# Given instruction
Turn all of the data below into a numbered list with one line per item, and leave out the blank lines.

─── The data

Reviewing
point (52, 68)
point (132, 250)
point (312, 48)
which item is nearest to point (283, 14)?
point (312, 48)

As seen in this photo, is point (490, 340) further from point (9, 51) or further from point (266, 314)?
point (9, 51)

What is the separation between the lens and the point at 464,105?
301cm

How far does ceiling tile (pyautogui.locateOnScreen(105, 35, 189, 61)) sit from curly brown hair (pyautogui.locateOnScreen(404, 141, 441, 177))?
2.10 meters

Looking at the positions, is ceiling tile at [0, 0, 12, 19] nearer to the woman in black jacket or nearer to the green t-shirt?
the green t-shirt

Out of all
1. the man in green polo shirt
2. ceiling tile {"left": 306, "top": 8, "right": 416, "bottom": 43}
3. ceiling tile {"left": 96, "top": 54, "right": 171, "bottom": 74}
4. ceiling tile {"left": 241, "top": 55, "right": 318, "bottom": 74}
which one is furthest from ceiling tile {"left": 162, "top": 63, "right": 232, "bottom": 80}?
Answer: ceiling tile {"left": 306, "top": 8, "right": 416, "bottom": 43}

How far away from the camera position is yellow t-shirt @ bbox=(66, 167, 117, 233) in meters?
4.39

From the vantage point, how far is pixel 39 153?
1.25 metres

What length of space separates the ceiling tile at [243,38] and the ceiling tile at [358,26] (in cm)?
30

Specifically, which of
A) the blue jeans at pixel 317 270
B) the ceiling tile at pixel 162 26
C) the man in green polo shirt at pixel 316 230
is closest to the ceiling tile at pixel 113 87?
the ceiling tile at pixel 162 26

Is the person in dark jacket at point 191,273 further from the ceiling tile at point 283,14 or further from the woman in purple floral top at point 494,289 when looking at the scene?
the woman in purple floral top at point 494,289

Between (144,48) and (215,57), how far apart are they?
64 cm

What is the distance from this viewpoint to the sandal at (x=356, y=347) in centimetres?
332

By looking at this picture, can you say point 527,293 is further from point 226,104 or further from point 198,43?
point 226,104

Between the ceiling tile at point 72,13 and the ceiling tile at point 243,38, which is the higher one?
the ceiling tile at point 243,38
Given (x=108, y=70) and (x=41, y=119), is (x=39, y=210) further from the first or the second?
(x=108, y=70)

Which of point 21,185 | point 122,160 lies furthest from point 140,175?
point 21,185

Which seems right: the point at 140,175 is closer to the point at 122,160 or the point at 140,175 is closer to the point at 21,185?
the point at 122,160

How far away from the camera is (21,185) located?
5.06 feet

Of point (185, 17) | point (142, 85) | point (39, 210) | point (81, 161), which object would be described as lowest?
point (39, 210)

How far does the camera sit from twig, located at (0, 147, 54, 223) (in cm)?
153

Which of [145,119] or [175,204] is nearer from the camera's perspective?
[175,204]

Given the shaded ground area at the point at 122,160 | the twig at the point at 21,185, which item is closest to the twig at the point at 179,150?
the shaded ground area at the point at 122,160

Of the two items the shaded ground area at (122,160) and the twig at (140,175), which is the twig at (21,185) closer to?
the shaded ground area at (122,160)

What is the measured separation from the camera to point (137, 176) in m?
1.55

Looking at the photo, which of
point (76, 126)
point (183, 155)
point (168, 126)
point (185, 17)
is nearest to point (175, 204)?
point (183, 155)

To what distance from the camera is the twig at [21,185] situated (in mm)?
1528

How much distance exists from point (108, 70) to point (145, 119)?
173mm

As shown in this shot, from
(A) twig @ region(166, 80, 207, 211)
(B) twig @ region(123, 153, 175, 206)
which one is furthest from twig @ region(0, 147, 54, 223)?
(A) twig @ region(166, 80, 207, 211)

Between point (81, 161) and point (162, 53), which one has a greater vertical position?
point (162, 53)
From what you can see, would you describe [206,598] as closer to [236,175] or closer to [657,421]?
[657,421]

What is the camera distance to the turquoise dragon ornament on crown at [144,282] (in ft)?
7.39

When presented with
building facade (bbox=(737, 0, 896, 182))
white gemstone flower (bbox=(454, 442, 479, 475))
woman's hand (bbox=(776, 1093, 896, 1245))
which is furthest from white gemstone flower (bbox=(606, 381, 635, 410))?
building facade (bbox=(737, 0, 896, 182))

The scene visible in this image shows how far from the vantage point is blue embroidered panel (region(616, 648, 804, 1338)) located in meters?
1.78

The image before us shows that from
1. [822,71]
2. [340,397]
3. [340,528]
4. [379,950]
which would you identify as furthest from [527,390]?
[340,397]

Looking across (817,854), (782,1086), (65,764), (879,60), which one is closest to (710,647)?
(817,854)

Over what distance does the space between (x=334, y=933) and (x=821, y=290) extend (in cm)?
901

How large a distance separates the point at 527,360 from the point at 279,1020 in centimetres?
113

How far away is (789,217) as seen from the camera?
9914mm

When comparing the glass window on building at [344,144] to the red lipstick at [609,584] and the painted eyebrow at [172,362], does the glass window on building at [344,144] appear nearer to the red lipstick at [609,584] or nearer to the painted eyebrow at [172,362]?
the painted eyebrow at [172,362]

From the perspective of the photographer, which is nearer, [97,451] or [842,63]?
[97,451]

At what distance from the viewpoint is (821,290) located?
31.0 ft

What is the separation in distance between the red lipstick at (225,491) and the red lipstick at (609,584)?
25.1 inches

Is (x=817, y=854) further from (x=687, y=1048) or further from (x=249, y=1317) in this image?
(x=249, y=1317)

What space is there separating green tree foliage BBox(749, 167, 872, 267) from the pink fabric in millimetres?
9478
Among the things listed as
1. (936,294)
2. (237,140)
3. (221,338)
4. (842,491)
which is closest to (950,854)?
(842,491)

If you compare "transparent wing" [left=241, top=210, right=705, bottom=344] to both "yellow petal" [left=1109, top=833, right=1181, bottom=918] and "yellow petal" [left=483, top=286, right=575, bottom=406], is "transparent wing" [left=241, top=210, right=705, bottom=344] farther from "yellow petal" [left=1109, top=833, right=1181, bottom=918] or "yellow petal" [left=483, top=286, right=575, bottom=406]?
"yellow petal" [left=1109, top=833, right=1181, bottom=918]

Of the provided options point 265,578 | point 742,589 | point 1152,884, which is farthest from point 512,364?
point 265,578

──────

# Task result
1. Reviewing
2. point (52, 68)
3. point (132, 250)
4. point (312, 48)
5. which item is nearest to point (283, 14)?
6. point (312, 48)
7. As seen in this photo, is point (490, 340) further from point (9, 51) or further from point (266, 314)?
8. point (9, 51)
9. What is the separation between the lens and the point at 464,105?
10. 301cm
11. How far does ceiling tile (pyautogui.locateOnScreen(105, 35, 189, 61)) sit from curly brown hair (pyautogui.locateOnScreen(404, 141, 441, 177))?
12. 2.10 meters
13. Looking at the positions, is ceiling tile at [0, 0, 12, 19] nearer to the woman in black jacket or nearer to the green t-shirt?
14. the green t-shirt
15. Out of all
16. 1. the man in green polo shirt
17. 2. ceiling tile {"left": 306, "top": 8, "right": 416, "bottom": 43}
18. 3. ceiling tile {"left": 96, "top": 54, "right": 171, "bottom": 74}
19. 4. ceiling tile {"left": 241, "top": 55, "right": 318, "bottom": 74}
20. which one is furthest from ceiling tile {"left": 162, "top": 63, "right": 232, "bottom": 80}?
21. Answer: ceiling tile {"left": 306, "top": 8, "right": 416, "bottom": 43}
22. How far away from the camera position is yellow t-shirt @ bbox=(66, 167, 117, 233) in meters?
23. 4.39
24. From the vantage point, how far is pixel 39 153?
25. 1.25 metres
26. What length of space separates the ceiling tile at [243,38] and the ceiling tile at [358,26] (in cm)?
27. 30
28. Specifically, which of
29. A) the blue jeans at pixel 317 270
30. B) the ceiling tile at pixel 162 26
31. C) the man in green polo shirt at pixel 316 230
32. is closest to the ceiling tile at pixel 113 87?
33. the ceiling tile at pixel 162 26
34. Is the person in dark jacket at point 191,273 further from the ceiling tile at point 283,14 or further from the woman in purple floral top at point 494,289 when looking at the scene?
35. the woman in purple floral top at point 494,289
36. Between (144,48) and (215,57), how far apart are they?
37. 64 cm
38. What is the distance from this viewpoint to the sandal at (x=356, y=347) in centimetres?
39. 332
40. By looking at this picture, can you say point 527,293 is further from point 226,104 or further from point 198,43?
41. point 226,104
42. Between the ceiling tile at point 72,13 and the ceiling tile at point 243,38, which is the higher one?
43. the ceiling tile at point 243,38
44. Given (x=108, y=70) and (x=41, y=119), is (x=39, y=210) further from the first or the second?
45. (x=108, y=70)
46. Which of point 21,185 | point 122,160 lies furthest from point 140,175?
47. point 21,185
48. Which seems right: the point at 140,175 is closer to the point at 122,160 or the point at 140,175 is closer to the point at 21,185?
49. the point at 122,160
50. How far away from the camera is (21,185) located?
51. 5.06 feet
52. Of point (185, 17) | point (142, 85) | point (39, 210) | point (81, 161), which object would be described as lowest?
53. point (39, 210)
54. How far does the camera sit from twig, located at (0, 147, 54, 223) (in cm)?
55. 153
56. Which of [145,119] or [175,204] is nearer from the camera's perspective?
57. [175,204]
58. Given the shaded ground area at the point at 122,160 | the twig at the point at 21,185, which item is closest to the twig at the point at 179,150?
59. the shaded ground area at the point at 122,160
60. Of the two items the shaded ground area at (122,160) and the twig at (140,175), which is the twig at (21,185) closer to?
61. the shaded ground area at (122,160)
62. What is the measured separation from the camera to point (137, 176) in m?
63. 1.55
64. Looking at the photo, which of
65. point (76, 126)
66. point (183, 155)
67. point (168, 126)
68. point (185, 17)
69. is nearest to point (175, 204)?
70. point (183, 155)
71. To what distance from the camera is the twig at [21,185] situated (in mm)?
72. 1528
73. How much distance exists from point (108, 70) to point (145, 119)?
74. 173mm
75. As shown in this shot, from
76. (A) twig @ region(166, 80, 207, 211)
77. (B) twig @ region(123, 153, 175, 206)
78. which one is furthest from twig @ region(0, 147, 54, 223)?
79. (A) twig @ region(166, 80, 207, 211)
80. Between point (81, 161) and point (162, 53), which one has a greater vertical position?
81. point (162, 53)
82. From what you can see, would you describe [206,598] as closer to [236,175] or closer to [657,421]?
83. [657,421]
84. What is the camera distance to the turquoise dragon ornament on crown at [144,282] (in ft)?
85. 7.39
86. When presented with
87. building facade (bbox=(737, 0, 896, 182))
88. white gemstone flower (bbox=(454, 442, 479, 475))
89. woman's hand (bbox=(776, 1093, 896, 1245))
90. which is furthest from white gemstone flower (bbox=(606, 381, 635, 410))?
91. building facade (bbox=(737, 0, 896, 182))
92. The scene visible in this image shows how far from the vantage point is blue embroidered panel (region(616, 648, 804, 1338)) located in meters?
93. 1.78
94. The image before us shows that from
95. 1. [822,71]
96. 2. [340,397]
97. 3. [340,528]
98. 4. [379,950]
99. which would you identify as furthest from [527,390]?
100. [340,397]
101. Looking across (817,854), (782,1086), (65,764), (879,60), which one is closest to (710,647)?
102. (817,854)
103. Over what distance does the space between (x=334, y=933) and (x=821, y=290) extend (in cm)?
104. 901
105. How large a distance separates the point at 527,360 from the point at 279,1020 in centimetres?
106. 113
107. How far away is (789,217) as seen from the camera?
108. 9914mm
109. When comparing the glass window on building at [344,144] to the red lipstick at [609,584] and the painted eyebrow at [172,362], does the glass window on building at [344,144] appear nearer to the red lipstick at [609,584] or nearer to the painted eyebrow at [172,362]?
110. the painted eyebrow at [172,362]
111. From the perspective of the photographer, which is nearer, [97,451] or [842,63]?
112. [97,451]
113. At what distance from the viewpoint is (821,290) located?
114. 31.0 ft
115. What is the separation in distance between the red lipstick at (225,491) and the red lipstick at (609,584)?
116. 25.1 inches
117. Is (x=817, y=854) further from (x=687, y=1048) or further from (x=249, y=1317) in this image?
118. (x=249, y=1317)
119. What space is there separating green tree foliage BBox(749, 167, 872, 267) from the pink fabric in millimetres?
120. 9478
121. Among the things listed as
122. 1. (936,294)
123. 2. (237,140)
124. 3. (221,338)
125. 4. (842,491)
126. which is closest to (950,854)?
127. (842,491)
128. If you compare "transparent wing" [left=241, top=210, right=705, bottom=344] to both "yellow petal" [left=1109, top=833, right=1181, bottom=918] and "yellow petal" [left=483, top=286, right=575, bottom=406], is "transparent wing" [left=241, top=210, right=705, bottom=344] farther from "yellow petal" [left=1109, top=833, right=1181, bottom=918] or "yellow petal" [left=483, top=286, right=575, bottom=406]?
129. "yellow petal" [left=1109, top=833, right=1181, bottom=918]
130. Of the provided options point 265,578 | point 742,589 | point 1152,884, which is farthest from point 512,364?
131. point 265,578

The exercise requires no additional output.